Kenny is one of a number of legal academics who have closely watched the debate about this issue over the last few years and as the broader conversation about the housing crisis rolls on, the idea of a constitutional right to a home has come back into focus. 

The Programme for Government commits to holding a referendum on housing – a  commitment with little detail on what said referendum would look like, though broadly interpreted to mean asking the people of Ireland whether we should insert a right to housing in our Constitution. 

On Friday, Fianna Fáil senators brought forward a private members’ motion to amend the constitution “to ensure that every citizen has the right to housing.” The group called for a referendum on the issue to be held within 18 months. 

But how would this work, and specifically what constitutional amendment would be required?

In the first instance, says Kenny, an amendment on a right to housing “is what we call an economic, social, cultural right that touches directly upon socio-economic distribution”.

“It touches upon our core matters such as social policy and that’s much different to the kinds of rights we protect in the Irish Constitution. The only other right that’s like it in the Constitution at the moment is the right to free primary education,” he said. 

Article 43 of our Constitution specifically deals with property rights in Ireland. It holds that a person has a “natural right” to private property, that the State can pass no law attempting to abolish private ownership and that these provisions are guided “by the principles of social justice”.

However, the State may delimit by law these rights “with a view to reconciling their exercise with the exigencies of the common good”.  For those advocating a constitutional right to housing, this section is key. 

Kenny said that for many years, the Irish State has been reluctant to pass laws impacting property rights but that an amendment on a right to housing would “counterbalance that a little by saying ‘we’re restricting property rights for the sake of housing provision’”.

That’s more acceptable and clearly for the common good…but private property rights would still be there and still be strong.

Any attempt to change the Constitution would, said Kenny, require a referendum.  The Government has set about establishing a Commission on Housing which is expected to be formally established in September 2021. 

The setting up of a commission is contained in the Programme for Government, with the commission set to be tasked with examining issues such as tenure, standards, sustainability and quality-of-life in the provision of housing in Ireland.

In an interview with The Journal this month, Minister for Housing Darragh O’Brien said it would look at examples from other countries to help plot out a roadmap for housing over the next few decades. 

He said the commission would also make implementable suggestions around changes in housing policy and legislative changes that might be needed. The commission will also examine the need for a referendum on housing. 

Cabinet arrivals 002 Minister for Housing Darragh O'Brien Source: Sasko Lazarov

As this conversation grows louder, recent research shows strong support for constitutional change. 

More than six out of 10 Irish people believe the right to housing should be enshrined in the Constitution, according to research published in December.  
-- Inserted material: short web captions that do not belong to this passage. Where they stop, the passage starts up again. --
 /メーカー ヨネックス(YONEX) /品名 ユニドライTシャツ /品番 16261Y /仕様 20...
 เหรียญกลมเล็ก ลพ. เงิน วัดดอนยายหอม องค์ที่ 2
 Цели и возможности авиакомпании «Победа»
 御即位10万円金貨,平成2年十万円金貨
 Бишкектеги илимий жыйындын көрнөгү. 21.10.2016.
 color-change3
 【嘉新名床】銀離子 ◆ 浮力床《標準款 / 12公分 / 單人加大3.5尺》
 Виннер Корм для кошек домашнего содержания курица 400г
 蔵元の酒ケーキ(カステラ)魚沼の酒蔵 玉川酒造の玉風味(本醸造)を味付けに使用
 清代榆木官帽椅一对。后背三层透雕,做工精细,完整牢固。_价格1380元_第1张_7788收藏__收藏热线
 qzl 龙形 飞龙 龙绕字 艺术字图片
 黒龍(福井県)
The survey, commissioned by the Irish Human Rights and Equality Commission (IHREC) and carried out by the Amárach research group, revealed that 64% of Irish people believe citizens of this country should have a constitutional right to housing.

More than 80% of those surveyed said housing was a basic human right while 79% supported the inclusion of a new ground in Irish equality law to protect people against discrimination due to their socio-economic status. 

The majority of respondents said family background, a person’s home address or type of house, educational background and economic situation should be outlawed as grounds for discrimination.

IHREC chief commissioner Sinéad Gibney said the survey results underlined the need to look at housing in Ireland “as a right, not a commodity”.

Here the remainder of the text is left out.